2:16:45Right? So I really want you to get this idea of repositioning how those people see you. Because right now, they don't see you as a partner.
2:16:52Yeah. They see you as a worker. Hey.
2:16:54This is an extension of our business overflow. When we're super busy, you guys get the work. I want you to come upstream and start building tools and start building things that are valuable for the people that they serve.
2:17:07So all of a sudden, you're relevant to the things that are going on day to day in their business, not just relevant when they don't have enough capacity internally and they need someone to outsource it to. Does that make sense?
2:17:18Yeah. Yeah. Because if you can make that shift, I think even the partners you've already got would probably get back to a level where it would sustain you.
2:17:26Uh, I think, you know, that's a very true statement because the partner is thinking of us as, oh, they did not they did not know that we have this strategy piece
2:17:37that and that we were just executing. So so that's a big shift to to show the them, you know, what we we got to offer.
2:17:46Yeah. 100%. Thank you.
2:17:50I I'd echo that. I think the partnership is a really great reframing of, um, the referral, you know, that your network, not not just seeing them as, a one and done referral, but actually leveraging them as as partners.
2:18:07I've heard Hermozzi do something similar where you reach out and you say, hey. Can you give me two you're you're not gonna sell the person you reach out to. Do you have two people you can recommend me to?
2:18:16It's kind of a similar Yeah. Analog. But even that sorry to interrupt your insight.
2:18:20But even that, the mindset shift is that's an ask.
2:18:24Have you got two people you can recommend me to? What am I getting from that? I want you guys to be a give.
2:18:29Hey. I've got this thing that I think is really valuable for you and the people that you serve. So the more you can be seen giving, the more people will think of you as a genuine partner who they want to speak to, not just, oh, Chris is calling again.
2:18:46He probably wants more work.
2:18:48It's like, Chris is calling again. I wonder what cool tool he's just invented that's gonna be amazing that I wanna share with everybody. I I would say the, um, score app.
2:18:55I'm just really glad to see that as a tool and take thank you for taking us through it because it's it it looked like a quiz before, but it's a pretty powerful tool that we've you've positioned it. And thanks.
2:19:08Awesome day. Appreciate it. Amazing.
2:19:12So I think we're still getting hung up on constantly looking for clients.
2:19:17It's always the same thing. We're hungry, we need food. We're hungry, we need food.
2:19:21And to elevate it, because when you guys talk about partners, I'm like, what do mean you only need four partners and it might work? The way that Matt's talking about four partners is more than enough because they keep referring you to new people and they wanna collaborate so that it's a win win.
2:19:36The problem with the way we keep thinking about our relationship is what do I get? We don't even ask what do they want. So in the in the in the case of Matt talked about with WeWork, WeWork needs warm bodies in a room.
2:19:48That's how their business model works. And some of those people might walk around like, it's pretty cool. I need a space here.

### Exercise
In the conversation transcript above, why can four partners be more than enough? Answer in one to three sentences.

[Dataset entries]
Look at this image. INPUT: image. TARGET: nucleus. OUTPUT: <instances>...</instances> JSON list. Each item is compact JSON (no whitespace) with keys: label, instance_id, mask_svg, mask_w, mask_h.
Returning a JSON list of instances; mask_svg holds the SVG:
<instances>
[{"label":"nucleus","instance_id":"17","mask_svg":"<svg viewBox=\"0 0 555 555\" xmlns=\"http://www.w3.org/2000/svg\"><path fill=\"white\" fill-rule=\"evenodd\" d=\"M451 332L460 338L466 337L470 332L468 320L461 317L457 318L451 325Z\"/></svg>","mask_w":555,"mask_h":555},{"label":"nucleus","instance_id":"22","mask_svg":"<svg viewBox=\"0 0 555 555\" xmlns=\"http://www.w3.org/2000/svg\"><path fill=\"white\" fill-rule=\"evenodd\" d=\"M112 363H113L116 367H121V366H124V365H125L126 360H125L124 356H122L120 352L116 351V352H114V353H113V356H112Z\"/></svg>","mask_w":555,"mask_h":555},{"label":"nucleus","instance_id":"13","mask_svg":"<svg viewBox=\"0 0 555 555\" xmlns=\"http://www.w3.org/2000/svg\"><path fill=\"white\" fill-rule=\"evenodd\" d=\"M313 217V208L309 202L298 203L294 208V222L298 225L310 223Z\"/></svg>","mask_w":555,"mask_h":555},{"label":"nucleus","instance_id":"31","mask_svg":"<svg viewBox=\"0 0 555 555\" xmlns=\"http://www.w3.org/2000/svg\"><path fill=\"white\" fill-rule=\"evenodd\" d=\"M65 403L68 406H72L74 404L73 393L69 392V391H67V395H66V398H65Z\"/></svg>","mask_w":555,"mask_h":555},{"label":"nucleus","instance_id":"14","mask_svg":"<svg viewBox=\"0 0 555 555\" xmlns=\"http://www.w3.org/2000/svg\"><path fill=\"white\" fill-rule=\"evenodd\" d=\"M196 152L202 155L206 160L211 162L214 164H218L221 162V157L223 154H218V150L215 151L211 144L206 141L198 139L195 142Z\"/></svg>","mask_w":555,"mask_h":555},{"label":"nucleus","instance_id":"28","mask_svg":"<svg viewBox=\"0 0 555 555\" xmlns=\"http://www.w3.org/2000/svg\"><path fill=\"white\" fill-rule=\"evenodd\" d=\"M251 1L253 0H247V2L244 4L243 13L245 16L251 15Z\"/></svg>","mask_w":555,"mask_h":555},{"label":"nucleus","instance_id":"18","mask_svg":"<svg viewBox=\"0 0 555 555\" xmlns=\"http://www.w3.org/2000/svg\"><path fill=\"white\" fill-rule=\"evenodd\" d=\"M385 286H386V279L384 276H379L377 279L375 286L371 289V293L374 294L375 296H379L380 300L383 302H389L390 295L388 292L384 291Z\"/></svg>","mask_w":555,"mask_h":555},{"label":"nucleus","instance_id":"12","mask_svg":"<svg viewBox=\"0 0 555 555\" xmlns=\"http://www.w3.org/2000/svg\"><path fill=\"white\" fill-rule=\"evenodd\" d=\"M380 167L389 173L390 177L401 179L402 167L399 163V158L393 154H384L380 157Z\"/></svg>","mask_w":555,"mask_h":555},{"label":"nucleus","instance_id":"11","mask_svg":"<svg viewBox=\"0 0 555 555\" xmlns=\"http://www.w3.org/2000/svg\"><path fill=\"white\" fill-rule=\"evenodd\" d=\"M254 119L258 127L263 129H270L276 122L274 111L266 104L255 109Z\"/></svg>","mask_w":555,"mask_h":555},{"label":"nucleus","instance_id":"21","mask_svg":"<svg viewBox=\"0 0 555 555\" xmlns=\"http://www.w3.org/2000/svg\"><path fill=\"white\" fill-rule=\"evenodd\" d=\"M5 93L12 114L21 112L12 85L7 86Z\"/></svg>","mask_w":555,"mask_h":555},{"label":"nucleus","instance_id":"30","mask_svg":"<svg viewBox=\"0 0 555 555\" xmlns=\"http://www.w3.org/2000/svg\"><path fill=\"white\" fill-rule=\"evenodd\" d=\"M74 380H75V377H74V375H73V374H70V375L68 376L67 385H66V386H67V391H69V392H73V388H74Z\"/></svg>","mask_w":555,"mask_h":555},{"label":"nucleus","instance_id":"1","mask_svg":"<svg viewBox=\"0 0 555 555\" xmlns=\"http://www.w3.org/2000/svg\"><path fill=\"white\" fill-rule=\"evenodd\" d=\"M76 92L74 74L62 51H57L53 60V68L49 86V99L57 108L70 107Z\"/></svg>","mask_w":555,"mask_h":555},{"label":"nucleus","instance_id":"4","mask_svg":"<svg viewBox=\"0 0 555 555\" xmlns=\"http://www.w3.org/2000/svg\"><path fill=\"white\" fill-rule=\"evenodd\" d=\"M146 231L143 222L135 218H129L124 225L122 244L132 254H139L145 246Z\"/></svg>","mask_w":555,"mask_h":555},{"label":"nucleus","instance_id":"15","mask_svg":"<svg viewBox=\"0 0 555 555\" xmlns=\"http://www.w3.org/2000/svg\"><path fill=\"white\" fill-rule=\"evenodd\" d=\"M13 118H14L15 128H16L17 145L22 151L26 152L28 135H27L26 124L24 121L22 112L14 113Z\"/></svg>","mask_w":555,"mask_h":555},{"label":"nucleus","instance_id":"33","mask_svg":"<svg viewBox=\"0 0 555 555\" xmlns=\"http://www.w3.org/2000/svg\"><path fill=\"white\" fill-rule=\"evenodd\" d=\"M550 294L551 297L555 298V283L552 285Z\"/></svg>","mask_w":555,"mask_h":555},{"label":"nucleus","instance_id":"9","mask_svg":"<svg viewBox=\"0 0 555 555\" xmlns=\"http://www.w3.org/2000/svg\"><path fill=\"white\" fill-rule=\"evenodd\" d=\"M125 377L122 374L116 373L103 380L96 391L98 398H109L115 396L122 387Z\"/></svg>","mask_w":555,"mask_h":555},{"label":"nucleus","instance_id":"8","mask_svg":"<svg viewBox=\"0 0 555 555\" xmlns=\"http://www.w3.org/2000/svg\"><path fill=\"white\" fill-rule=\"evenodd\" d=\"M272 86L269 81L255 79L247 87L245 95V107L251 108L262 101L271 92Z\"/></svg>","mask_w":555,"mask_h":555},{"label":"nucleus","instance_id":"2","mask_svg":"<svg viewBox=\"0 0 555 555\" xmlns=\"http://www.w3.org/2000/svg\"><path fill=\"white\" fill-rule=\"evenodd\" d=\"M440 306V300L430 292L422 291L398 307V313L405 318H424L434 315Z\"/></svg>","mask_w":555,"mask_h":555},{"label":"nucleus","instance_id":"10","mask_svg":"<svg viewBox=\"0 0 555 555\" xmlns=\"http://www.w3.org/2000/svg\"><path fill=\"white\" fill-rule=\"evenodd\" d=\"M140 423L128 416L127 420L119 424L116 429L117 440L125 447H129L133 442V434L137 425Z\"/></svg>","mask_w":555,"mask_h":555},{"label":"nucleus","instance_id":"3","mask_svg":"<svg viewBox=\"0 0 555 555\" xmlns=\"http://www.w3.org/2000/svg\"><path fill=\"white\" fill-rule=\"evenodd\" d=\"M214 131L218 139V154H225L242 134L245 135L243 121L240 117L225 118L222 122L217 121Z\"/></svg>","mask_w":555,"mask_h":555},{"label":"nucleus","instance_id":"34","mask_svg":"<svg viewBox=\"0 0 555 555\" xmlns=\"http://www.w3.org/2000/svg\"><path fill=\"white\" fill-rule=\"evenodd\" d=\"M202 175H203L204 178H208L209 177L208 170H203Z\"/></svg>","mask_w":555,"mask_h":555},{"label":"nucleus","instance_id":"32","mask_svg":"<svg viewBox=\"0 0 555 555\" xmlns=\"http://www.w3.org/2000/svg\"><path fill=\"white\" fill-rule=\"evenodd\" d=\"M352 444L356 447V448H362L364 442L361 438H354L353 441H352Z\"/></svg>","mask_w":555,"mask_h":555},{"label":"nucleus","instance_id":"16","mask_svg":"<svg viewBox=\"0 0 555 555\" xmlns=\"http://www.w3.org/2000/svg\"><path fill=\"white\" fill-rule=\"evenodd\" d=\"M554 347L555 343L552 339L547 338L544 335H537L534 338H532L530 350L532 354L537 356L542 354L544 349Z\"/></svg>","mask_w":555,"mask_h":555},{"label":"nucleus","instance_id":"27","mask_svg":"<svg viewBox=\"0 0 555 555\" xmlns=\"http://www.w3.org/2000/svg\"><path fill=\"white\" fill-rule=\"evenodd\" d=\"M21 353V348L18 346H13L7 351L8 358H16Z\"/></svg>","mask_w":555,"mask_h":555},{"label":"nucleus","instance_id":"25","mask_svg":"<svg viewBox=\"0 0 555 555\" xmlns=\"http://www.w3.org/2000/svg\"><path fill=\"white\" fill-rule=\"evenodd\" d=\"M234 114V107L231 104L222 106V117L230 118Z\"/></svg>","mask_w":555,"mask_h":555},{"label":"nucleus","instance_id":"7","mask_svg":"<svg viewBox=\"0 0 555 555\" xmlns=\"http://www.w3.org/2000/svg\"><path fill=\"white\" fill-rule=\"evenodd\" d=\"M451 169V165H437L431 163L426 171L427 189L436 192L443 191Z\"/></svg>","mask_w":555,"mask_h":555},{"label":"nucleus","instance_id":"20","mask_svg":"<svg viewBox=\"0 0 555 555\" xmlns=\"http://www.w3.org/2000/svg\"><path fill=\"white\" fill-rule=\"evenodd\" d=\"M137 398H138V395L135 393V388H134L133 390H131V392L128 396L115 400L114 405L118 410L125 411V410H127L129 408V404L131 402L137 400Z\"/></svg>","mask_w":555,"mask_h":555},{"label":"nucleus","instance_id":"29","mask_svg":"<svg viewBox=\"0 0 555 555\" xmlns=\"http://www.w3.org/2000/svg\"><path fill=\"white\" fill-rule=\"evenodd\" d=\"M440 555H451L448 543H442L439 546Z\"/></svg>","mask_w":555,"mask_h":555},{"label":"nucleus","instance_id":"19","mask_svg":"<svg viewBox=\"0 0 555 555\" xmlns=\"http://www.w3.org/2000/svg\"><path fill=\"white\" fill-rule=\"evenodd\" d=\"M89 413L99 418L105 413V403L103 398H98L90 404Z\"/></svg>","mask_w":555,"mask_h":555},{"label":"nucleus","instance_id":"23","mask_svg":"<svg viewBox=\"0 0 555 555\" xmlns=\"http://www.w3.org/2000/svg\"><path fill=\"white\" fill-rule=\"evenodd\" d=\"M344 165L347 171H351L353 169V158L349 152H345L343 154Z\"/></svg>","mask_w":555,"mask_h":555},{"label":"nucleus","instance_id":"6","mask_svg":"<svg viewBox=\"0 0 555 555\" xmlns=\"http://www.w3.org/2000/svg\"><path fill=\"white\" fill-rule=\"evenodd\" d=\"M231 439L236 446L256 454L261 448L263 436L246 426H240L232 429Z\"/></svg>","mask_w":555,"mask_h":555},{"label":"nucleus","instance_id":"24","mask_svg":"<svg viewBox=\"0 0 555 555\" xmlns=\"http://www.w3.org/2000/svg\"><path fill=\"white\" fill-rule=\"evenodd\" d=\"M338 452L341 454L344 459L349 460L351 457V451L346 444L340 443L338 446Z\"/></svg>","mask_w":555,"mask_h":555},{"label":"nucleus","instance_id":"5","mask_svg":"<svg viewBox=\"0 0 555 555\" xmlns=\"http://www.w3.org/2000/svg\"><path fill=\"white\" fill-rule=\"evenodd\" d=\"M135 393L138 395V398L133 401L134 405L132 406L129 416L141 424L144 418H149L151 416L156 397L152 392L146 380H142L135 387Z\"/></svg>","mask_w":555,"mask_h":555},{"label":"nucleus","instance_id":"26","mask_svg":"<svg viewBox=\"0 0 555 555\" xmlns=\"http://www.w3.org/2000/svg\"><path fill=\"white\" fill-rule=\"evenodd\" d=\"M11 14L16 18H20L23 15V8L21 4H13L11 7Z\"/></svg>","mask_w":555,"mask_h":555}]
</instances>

### Reply
Four partners can be more than enough because they keep referring you to new people. They also want to collaborate so that it's a win-win.